Last year, conservatives vowed to boycott Nike after it featured the blackballed NFL quarterback in an ad campaign after he sparked a wave of kneeling protests against racial injustice during the national anthem before NFL games.
One of the people who decided to boycott the company was Prime Time Sports owner Stephen Martin. On Monday, his store was covered in discounted sale signs after Martin could no longer afford to keep the establishment open.
“I just can’t keep the doors open anymore,” Martin told KOAA, explaining he could no longer afford his monthly lease.
“Being a sports store without Nike is kind of like being a milk store without milk or a gas station without gas. How do you do it?
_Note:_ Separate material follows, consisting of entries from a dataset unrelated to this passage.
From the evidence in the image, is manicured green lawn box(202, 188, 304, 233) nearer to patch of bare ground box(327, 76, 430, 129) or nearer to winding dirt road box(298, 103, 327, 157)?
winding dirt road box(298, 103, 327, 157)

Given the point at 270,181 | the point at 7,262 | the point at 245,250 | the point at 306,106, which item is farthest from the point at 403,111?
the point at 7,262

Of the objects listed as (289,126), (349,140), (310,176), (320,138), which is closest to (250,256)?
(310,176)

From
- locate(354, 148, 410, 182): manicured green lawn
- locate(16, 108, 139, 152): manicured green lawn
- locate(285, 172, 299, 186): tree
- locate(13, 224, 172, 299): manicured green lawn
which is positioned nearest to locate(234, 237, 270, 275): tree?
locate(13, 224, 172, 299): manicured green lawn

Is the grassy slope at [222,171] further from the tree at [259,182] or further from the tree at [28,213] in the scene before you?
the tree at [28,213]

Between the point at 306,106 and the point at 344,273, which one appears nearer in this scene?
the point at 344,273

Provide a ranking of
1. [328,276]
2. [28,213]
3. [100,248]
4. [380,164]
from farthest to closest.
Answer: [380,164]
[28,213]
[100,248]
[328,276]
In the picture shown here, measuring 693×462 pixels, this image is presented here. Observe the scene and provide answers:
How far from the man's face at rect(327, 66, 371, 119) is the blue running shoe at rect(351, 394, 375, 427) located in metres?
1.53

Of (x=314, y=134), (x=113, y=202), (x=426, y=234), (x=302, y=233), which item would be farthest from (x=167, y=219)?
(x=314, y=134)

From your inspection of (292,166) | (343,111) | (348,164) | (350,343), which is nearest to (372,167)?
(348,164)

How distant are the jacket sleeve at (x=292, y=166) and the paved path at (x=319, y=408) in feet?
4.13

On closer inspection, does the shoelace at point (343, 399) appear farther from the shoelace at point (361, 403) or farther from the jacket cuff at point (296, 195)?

They have a monopoly on jerseys,” Martin told the news outlet.
“As much as I hate to admit this,” Martin told the station, perhaps there are more… Colin Kaepernick supporters out there than I realized.”
Martin says he doesn’t regret Nike boycott despite closing store:
“I didn’t give in to big Nike and big dollars. I didn’t give in. I did it my way,” Martin told KOAA.
“That part of the military respect that’s in me just cannot be sacrificed or compromised, as I believe Brandon Marshall and Colin Kaepernick both did. I don’t like losing a business over it, but I rather be able to live with myself,” he added.
Martin told the station the store will close in about a month and claimed he’s working with his employees to help them find new jobs.